Acidente no Alentejo. Avioneta que  se desintegrou fez mais de 20 voos no fim de semana

Acidente no Alentejo. Avioneta que se desintegrou fez mais de 20 voos no fim de semana


A sete mil pés, os ocupantes foram cuspidos e os paraquedas abriram. Dois feridos graves estão estáveis e com prognóstico favorável 


Era o penúltimo voo do domingo para saltos de paraquedas e nada fazia esperar aquele desfecho. A avioneta descolou do aeródromo de Figueira de Cavaleiros com oito pessoas a bordo: um piloto, três paraquedistas autónomos, dois instrutores e dois passageiros, que iriam saltar agarrados aos profissionais ao jeito das muitas experiências radicais que se têm tornado populares nos últimos anos. A aeronave ainda estava a subir quando começou a desintegrar-se no ar, sob a freguesia de Canhestros, em Ferreira do Alentejo.

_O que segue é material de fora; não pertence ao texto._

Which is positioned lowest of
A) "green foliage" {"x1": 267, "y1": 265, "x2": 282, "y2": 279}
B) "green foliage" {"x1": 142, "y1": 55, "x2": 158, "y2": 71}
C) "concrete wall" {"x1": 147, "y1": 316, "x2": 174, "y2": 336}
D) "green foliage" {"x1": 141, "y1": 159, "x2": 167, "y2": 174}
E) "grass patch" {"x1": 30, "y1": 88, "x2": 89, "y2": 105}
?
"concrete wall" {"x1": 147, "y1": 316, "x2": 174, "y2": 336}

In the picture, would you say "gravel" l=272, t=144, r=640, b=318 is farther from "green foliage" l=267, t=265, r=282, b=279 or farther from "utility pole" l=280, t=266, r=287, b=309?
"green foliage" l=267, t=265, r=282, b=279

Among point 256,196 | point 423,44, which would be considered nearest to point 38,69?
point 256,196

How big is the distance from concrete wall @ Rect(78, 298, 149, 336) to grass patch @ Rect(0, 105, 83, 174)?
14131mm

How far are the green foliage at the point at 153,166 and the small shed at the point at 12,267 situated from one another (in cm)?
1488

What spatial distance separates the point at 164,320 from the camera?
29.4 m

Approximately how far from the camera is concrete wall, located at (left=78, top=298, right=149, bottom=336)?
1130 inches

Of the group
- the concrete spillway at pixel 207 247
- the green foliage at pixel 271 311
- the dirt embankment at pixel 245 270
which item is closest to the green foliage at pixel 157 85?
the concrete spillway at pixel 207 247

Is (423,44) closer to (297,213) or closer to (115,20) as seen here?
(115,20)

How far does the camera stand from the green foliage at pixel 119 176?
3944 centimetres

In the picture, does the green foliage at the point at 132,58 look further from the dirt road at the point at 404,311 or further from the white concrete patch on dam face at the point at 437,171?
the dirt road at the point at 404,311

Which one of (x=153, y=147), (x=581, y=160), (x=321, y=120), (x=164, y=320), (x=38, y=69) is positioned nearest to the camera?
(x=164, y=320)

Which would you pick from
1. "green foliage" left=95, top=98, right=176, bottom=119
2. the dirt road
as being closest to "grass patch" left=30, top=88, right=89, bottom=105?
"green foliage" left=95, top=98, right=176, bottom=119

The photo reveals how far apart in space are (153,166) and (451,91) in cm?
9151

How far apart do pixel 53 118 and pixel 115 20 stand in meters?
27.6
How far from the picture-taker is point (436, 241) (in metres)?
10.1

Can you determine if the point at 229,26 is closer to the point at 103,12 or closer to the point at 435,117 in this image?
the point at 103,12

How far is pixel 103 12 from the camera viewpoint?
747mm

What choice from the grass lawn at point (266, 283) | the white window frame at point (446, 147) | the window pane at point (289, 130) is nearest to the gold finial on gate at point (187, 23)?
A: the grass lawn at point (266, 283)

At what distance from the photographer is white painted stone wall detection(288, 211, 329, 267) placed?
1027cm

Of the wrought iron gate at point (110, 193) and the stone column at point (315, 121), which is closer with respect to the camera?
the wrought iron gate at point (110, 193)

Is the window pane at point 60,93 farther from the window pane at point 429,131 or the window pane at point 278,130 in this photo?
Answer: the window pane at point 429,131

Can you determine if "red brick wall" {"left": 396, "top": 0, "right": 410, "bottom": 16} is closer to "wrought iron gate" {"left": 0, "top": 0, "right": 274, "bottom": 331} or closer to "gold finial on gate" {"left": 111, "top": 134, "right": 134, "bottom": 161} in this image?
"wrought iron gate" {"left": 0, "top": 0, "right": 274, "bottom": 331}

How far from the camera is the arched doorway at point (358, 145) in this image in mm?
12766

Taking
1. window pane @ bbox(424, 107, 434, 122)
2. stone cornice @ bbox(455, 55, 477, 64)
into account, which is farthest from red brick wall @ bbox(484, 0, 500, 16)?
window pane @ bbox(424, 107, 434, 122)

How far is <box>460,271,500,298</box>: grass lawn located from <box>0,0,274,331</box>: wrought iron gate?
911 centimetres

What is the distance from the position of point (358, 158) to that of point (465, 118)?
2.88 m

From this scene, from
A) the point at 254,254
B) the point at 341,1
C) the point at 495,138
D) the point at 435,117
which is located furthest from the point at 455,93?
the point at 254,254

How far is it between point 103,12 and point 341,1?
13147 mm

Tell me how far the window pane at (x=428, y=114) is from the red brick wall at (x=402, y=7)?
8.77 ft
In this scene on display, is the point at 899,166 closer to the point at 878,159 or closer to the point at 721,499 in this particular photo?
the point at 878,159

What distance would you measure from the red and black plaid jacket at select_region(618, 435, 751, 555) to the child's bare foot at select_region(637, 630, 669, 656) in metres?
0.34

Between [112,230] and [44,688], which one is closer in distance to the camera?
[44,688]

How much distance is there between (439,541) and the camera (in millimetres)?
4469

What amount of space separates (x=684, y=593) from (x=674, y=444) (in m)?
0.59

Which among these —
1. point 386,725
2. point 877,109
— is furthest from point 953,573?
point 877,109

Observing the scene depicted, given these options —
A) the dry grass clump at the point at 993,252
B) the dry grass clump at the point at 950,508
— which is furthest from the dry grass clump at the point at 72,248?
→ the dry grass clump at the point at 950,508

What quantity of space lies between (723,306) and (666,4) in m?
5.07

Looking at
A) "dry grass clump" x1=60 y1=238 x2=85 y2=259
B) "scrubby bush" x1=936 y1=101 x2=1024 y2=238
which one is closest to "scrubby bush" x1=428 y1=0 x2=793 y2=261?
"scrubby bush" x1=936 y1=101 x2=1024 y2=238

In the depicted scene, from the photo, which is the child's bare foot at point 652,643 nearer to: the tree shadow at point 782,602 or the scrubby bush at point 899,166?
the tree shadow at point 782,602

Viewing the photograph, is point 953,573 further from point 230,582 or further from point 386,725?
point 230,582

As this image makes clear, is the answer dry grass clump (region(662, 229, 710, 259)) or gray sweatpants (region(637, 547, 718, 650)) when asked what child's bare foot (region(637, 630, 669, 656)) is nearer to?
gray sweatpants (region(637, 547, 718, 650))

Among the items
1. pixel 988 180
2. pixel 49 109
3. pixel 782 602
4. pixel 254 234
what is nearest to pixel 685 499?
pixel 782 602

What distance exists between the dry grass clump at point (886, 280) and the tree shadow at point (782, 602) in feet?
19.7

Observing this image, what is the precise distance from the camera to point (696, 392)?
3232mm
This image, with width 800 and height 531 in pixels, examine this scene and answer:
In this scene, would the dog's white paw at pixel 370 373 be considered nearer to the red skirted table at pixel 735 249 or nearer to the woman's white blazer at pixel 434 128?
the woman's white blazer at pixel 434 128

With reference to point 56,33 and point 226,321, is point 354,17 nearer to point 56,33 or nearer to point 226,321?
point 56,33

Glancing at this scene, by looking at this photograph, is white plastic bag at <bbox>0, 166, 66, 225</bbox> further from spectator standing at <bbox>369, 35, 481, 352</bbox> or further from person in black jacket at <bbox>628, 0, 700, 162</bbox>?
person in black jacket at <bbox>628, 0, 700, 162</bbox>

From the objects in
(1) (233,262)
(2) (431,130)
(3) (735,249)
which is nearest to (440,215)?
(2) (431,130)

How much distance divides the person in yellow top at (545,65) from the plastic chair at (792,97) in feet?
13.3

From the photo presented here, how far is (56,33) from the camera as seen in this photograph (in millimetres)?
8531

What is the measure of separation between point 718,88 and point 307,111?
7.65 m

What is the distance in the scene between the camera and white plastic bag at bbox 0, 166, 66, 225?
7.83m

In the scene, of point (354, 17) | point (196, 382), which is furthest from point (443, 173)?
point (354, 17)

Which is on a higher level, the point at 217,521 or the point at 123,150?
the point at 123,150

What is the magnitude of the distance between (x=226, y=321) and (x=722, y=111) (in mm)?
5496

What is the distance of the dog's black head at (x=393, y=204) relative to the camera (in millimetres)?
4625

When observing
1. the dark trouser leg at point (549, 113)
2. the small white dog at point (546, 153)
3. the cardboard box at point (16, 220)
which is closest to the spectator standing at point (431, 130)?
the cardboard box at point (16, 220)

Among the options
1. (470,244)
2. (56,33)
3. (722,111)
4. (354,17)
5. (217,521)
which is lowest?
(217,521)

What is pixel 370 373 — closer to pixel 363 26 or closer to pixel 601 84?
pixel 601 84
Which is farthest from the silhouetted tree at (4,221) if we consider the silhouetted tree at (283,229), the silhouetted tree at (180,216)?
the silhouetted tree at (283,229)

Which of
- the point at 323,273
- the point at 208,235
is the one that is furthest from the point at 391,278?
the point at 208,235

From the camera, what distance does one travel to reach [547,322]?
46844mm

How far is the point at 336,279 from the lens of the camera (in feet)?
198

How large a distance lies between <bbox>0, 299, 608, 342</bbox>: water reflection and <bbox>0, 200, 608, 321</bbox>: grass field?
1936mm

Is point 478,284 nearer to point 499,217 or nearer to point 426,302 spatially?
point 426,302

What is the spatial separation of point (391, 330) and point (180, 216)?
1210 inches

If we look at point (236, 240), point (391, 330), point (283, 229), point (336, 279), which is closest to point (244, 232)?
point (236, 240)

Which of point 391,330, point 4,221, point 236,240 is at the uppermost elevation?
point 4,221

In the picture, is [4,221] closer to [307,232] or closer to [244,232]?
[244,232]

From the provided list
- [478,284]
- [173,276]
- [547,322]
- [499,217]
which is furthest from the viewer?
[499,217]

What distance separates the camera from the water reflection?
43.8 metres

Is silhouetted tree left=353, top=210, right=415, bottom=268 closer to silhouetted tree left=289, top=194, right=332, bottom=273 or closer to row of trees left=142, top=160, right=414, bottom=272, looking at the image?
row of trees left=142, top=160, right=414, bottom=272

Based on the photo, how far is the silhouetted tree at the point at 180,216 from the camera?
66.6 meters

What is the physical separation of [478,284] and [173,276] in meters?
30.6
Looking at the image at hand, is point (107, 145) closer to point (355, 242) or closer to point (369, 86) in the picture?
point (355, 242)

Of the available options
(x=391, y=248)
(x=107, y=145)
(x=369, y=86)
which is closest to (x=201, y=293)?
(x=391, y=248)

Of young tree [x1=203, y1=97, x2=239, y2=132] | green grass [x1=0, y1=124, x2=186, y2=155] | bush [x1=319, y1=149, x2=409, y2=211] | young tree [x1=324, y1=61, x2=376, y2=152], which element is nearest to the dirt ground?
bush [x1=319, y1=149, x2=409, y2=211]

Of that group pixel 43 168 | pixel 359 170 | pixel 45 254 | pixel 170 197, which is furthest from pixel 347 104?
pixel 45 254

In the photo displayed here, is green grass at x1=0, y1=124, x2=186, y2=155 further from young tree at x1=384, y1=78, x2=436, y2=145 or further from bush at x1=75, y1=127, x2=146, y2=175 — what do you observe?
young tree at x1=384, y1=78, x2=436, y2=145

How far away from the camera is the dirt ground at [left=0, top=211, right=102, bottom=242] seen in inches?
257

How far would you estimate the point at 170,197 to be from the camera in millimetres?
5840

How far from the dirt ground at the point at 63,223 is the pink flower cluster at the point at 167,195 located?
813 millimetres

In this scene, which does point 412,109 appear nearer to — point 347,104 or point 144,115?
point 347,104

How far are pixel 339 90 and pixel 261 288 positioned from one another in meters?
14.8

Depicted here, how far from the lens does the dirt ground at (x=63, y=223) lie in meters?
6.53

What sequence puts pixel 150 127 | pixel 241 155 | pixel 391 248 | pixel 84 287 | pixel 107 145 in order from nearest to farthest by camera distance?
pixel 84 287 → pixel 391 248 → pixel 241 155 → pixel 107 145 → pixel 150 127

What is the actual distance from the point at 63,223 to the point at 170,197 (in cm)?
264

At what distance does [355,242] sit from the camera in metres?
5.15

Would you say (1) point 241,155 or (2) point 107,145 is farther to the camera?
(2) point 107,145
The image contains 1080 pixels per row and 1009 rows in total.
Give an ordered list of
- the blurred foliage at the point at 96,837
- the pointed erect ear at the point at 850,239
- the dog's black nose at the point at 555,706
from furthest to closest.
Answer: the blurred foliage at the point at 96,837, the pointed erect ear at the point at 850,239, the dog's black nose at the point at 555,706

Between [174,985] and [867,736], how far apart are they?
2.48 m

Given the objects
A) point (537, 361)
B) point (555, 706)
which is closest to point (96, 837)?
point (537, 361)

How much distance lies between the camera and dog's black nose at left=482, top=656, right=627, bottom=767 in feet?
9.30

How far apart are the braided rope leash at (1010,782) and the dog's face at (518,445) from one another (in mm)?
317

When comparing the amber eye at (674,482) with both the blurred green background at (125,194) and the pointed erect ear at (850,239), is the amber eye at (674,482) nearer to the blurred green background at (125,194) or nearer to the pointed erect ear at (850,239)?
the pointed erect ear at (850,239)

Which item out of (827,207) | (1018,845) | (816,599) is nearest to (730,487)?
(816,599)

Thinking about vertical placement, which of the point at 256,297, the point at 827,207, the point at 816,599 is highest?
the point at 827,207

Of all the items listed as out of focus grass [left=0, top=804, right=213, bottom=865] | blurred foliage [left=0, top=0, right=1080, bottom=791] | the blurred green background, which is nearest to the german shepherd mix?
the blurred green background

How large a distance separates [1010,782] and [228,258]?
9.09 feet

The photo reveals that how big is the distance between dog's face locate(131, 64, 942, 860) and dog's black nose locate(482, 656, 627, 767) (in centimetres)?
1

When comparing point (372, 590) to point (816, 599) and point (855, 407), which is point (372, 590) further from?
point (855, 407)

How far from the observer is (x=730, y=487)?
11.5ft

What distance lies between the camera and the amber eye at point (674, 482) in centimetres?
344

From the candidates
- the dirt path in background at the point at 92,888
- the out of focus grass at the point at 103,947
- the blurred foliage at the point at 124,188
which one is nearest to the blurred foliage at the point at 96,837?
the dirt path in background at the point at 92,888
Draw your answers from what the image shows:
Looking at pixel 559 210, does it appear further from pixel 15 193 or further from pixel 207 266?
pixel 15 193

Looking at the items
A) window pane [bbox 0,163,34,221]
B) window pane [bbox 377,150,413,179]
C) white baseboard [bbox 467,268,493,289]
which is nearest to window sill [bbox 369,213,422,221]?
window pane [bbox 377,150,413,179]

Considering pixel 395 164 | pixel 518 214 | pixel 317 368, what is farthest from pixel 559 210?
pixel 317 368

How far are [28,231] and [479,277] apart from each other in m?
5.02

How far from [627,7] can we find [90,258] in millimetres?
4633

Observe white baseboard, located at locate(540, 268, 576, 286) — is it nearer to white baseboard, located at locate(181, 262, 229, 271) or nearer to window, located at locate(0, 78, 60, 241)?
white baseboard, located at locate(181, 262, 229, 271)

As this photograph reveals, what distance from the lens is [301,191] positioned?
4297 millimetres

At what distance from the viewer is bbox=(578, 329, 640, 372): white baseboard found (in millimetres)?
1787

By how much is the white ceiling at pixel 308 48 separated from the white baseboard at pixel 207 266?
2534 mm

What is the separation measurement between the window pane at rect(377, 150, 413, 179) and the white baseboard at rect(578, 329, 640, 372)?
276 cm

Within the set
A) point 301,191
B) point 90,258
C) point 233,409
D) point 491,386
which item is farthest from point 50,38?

Estava a 7000 pés de altitude, quando por regra os saltos são feitos nos 15 mil. “Os ocupantes não saltaram, foram cuspidos”, disse ao i Mário Pardo, responsável de uma escola de paraquedas que durante o fim de semana tinha feito voos no Pilatus Porter. “Se não fossem paraquedistas, tinham morrido todos.”

O acidente vitimou o piloto, de nacionalidade belga. Por poucos minutos, a tragédia não foi pior. Por norma, na descolagem os passageiros não vão conectados aos instrutores, algo que só é feito acima dos 1000 pés por razões de segurança. Pardo estima que terão passados uns seis minutos num acidente que está a deixar perplexa a comunidade de paraquedistas: nunca tinha acontecido nada assim.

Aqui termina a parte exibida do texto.